PROBLEM REQUIREMENTS: Reproduce the rows below word for word, omitting the pictures.

SOURCE DATA:
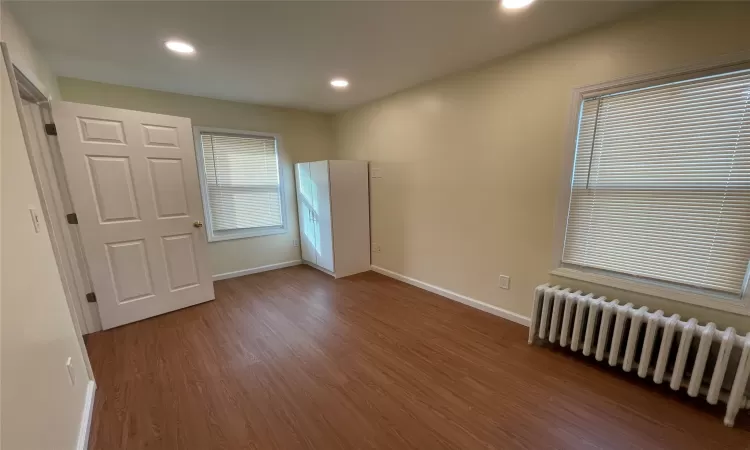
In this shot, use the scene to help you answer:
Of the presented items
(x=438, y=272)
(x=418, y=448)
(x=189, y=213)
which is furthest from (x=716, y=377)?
(x=189, y=213)

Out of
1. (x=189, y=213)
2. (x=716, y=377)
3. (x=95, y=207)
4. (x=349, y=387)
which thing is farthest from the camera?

RESULT OF THE EXERCISE:
In this shot, use the scene to help you answer:
Of the presented items
(x=438, y=272)
(x=418, y=448)
(x=189, y=213)
which is furthest from (x=716, y=377)?
(x=189, y=213)

Out of
1. (x=189, y=213)
2. (x=716, y=377)
3. (x=95, y=207)
4. (x=349, y=387)
which thing is farthest from the camera?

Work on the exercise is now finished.